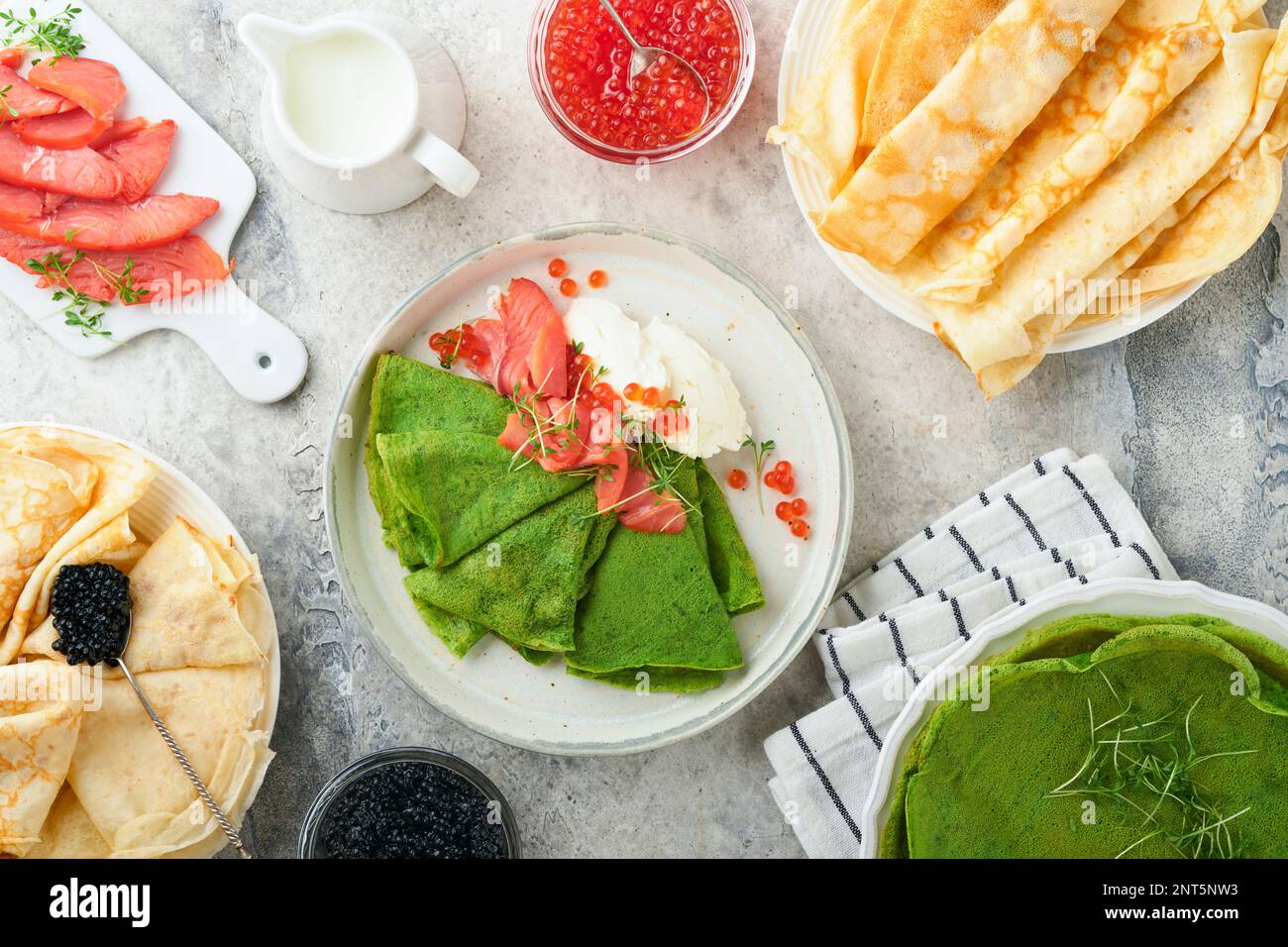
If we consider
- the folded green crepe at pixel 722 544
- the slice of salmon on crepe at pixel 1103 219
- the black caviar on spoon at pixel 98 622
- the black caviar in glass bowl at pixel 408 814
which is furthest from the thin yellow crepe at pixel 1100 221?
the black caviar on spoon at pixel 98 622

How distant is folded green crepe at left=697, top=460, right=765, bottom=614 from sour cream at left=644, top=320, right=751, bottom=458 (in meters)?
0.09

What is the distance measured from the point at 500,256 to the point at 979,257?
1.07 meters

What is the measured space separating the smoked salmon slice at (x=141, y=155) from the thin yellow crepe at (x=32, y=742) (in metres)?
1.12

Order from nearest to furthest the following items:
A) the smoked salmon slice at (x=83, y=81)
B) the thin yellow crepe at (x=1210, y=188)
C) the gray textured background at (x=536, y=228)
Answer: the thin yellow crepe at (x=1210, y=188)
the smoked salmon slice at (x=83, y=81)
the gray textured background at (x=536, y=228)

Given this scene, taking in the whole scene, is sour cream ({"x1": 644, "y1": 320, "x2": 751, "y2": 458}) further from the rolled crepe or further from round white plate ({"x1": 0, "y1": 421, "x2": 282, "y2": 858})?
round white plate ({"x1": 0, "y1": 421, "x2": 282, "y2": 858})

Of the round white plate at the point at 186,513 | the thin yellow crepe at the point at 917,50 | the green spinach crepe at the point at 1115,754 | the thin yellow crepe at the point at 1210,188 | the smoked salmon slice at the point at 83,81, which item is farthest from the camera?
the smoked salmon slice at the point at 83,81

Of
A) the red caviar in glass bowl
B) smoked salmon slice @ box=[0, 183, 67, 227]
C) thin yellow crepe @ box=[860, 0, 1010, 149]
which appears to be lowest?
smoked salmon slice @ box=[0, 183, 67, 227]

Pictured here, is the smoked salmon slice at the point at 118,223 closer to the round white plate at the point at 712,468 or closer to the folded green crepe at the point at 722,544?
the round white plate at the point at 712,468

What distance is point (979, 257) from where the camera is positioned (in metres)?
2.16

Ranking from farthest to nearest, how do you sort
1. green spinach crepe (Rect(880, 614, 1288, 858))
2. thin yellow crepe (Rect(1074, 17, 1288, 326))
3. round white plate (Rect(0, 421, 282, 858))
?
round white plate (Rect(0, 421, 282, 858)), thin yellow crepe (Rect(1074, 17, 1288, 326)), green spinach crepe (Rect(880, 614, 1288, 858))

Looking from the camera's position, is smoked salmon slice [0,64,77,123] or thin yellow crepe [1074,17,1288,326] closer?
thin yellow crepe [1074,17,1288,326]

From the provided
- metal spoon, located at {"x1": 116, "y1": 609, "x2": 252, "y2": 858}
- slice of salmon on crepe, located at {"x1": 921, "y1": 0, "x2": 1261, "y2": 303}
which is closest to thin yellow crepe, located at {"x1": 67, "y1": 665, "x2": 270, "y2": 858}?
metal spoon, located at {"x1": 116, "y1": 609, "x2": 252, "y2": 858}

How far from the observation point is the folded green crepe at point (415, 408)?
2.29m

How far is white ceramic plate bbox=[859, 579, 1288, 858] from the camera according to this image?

------

◆ **Required work**:
Copy these lines word for word, starting at the line that contains "How far from" and continuing through the end of the records.

◆ **Finished task**:
How far from the observation point is the folded green crepe at point (415, 408)?
2.29m

How far is white ceramic plate bbox=[859, 579, 1288, 858] from the camera according to this image?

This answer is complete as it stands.